▶ [List of tasks]:
a: Answer these questions from the reality TV text, marking your answers (i), (ii), and (iii):
(i) Which competition did Lawrence Chaney win?
(ii) What position did Tayshia Adams accept after her stint on Bachelor in Paradise?
(iii) In the olden days, what did a contestant presented as the villain of their season turn into overnight?
b: Write out the reality TV text starting with "They make brand" and going on through "their own terms.", renaming "Instagram" to "TikTok" wherever it appears.

If you come on The Bachelor for any reason other than LOVE, you are here for THE WRONG REASONS. You are using the show as a PLATFORM and this is now a DRAMATIC STORYLINE.
So instead, once the show ends and they’ve accumulated followers by being super hot or super sassy or super villainous, they go about it in more subtle ways.
They make brand deals and sell products on their “personal” Instagram accounts, or open clothing boutiques, or start making jewelry, all balanced with just the right amount (and type) of charity support.
So how do you ride the wave?
Nowadays, you don’t have to win a reality show competition to get a career out of it: you just have to be pretty, or interesting, or shameless enough for people to want to follow you on Instagram. Then you can sell products that hopefully aren’t too embarassing and go to lots of parties and wear stylish clothes and be an aspirational source of entertainment for your fans.
They’re essentially continuing the reality shows, but on their own terms.
And that’s the low end, bare minimum of the spectrum.
Now, you don’t have to be Lawrence Chaney and win RuPaul’s Drag Race: UK to get a career – you can be Bimini Bon Boulash, Tayce or A’whora, booking runway modeling gigs, music videos and fashion editorials up the wazoo.
You don’t have to win Colton Underwood’s heart on The Bachelor (sounds like you’re better off it you didn’t), you just have to wait it out like Tayshia Adams: do a stint on Bachelor in Paradise, accept the runner-up replacement Bachelorette position when Clare Crawley can’t keep it in her pants, and when Chris Harrison is interviewed on national television by a former Black Bachelorette and shows a deep misunderstanding of the current social climate, ride that 100-watt smile to become co-host of the entire freaking show.
Contestants often forget that the amount of control they have over their narratives is negligible.
It’s even a good situation if a contestant gets a “villain edit.” In the olden days, if a contestant was presented as the villain of their season, they turned into Public Enemy #1 overnight. There wasn’t much to get out of that experience – a couple of talk show guest spots, maybe – but for the most part, the fans just didn’t want you around.

▶ [Data extract]:
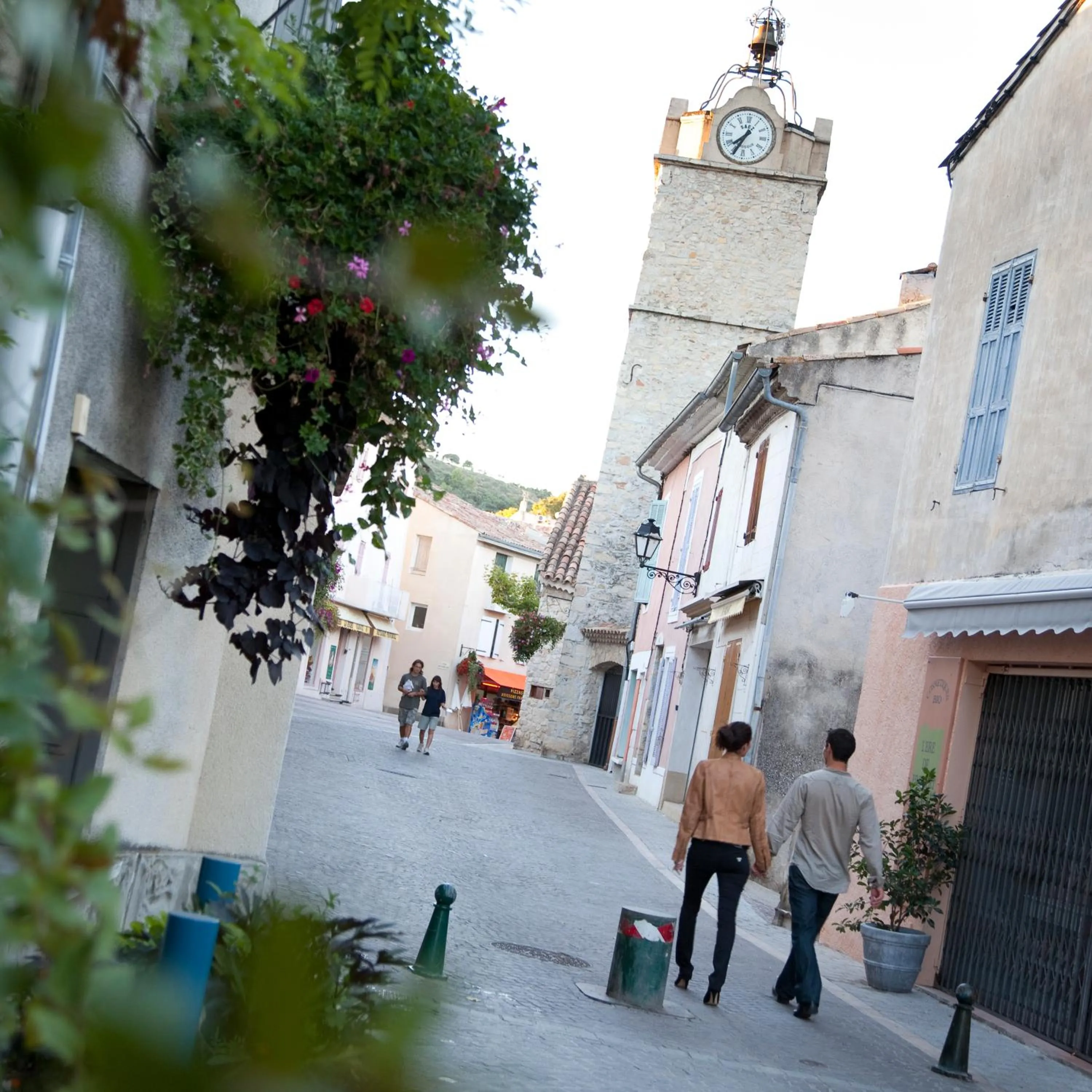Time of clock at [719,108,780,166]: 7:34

...

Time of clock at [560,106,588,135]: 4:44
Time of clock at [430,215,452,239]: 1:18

▶ [Solution list]:
a:
(i) RuPaul's Drag Race: UK
(ii) The runner-up replacement Bachelorette position
(iii) Public Enemy #1

b:
They make brand deals and sell products on their “personal” TikTok accounts, or open clothing boutiques, or start making jewelry, all balanced with just the right amount (and type) of charity support.
So how do you ride the wave?
Nowadays, you don’t have to win a reality show competition to get a career out of it: you just have to be pretty, or interesting, or shameless enough for people to want to follow you on TikTok. Then you can sell products that hopefully aren’t too embarassing and go to lots of parties and wear stylish clothes and be an aspirational source of entertainment for your fans.
They’re essentially continuing the reality shows, but on their own terms.